— REQUIRED WORK —
Each line below with the word "trap" needs to be copied.

(Saved entries)
-------------------------
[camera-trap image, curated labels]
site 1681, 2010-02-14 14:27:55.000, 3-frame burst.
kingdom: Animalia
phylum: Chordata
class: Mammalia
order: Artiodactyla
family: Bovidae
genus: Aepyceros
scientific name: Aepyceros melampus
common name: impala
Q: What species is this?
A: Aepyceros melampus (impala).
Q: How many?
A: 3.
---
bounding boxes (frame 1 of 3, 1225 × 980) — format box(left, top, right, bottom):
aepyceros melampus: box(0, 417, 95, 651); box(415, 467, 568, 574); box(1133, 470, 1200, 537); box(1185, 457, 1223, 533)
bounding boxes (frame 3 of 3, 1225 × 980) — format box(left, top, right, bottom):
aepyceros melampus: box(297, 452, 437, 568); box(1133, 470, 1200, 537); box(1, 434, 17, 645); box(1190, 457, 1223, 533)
-------------------------
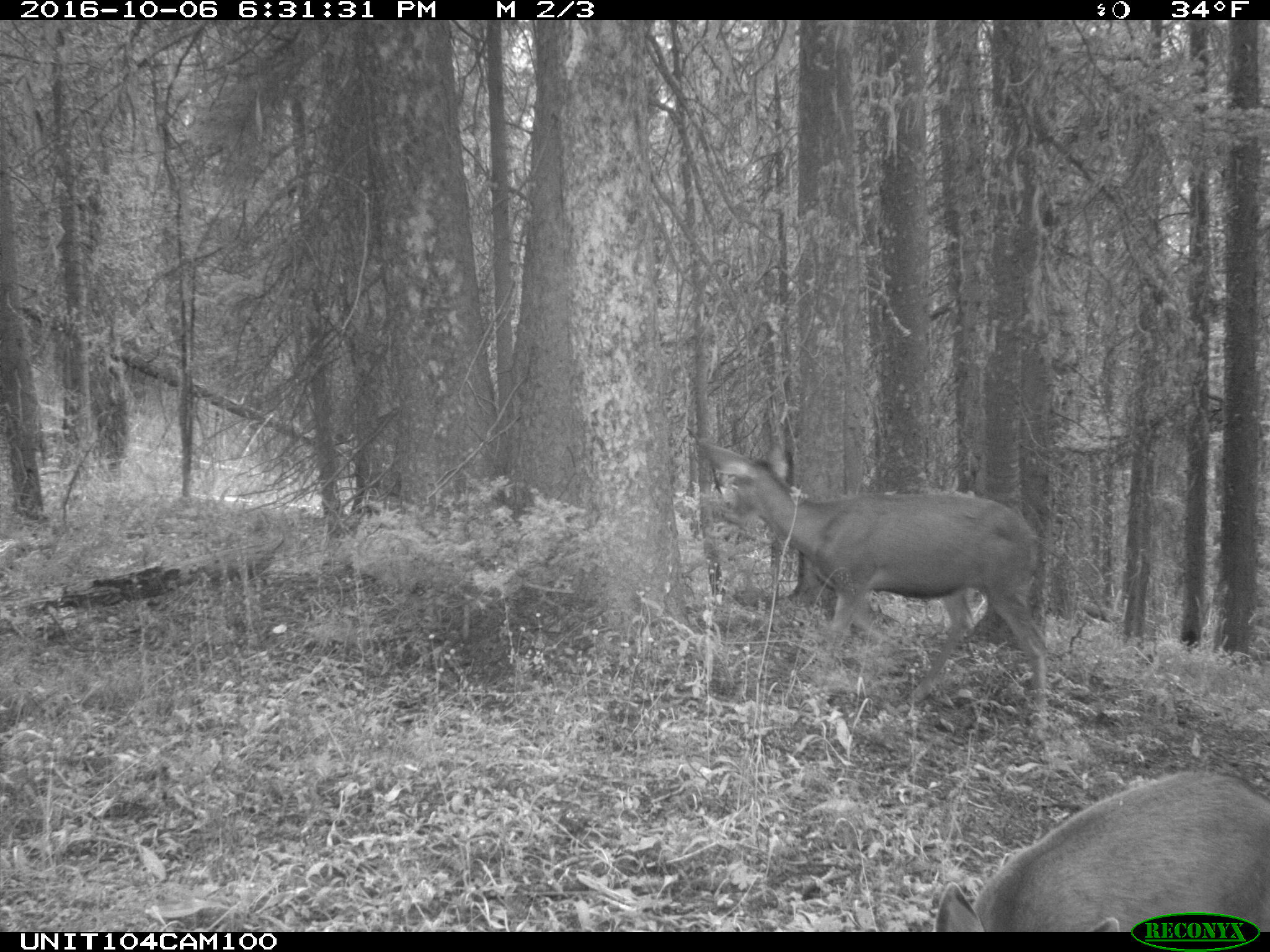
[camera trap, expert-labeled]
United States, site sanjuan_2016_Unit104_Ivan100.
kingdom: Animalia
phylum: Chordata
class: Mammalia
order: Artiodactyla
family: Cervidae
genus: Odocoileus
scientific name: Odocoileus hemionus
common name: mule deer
-------------------------
— ANSWER TO THE PROBLEM —
[camera-trap image, curated labels]
[camera trap, expert-labeled]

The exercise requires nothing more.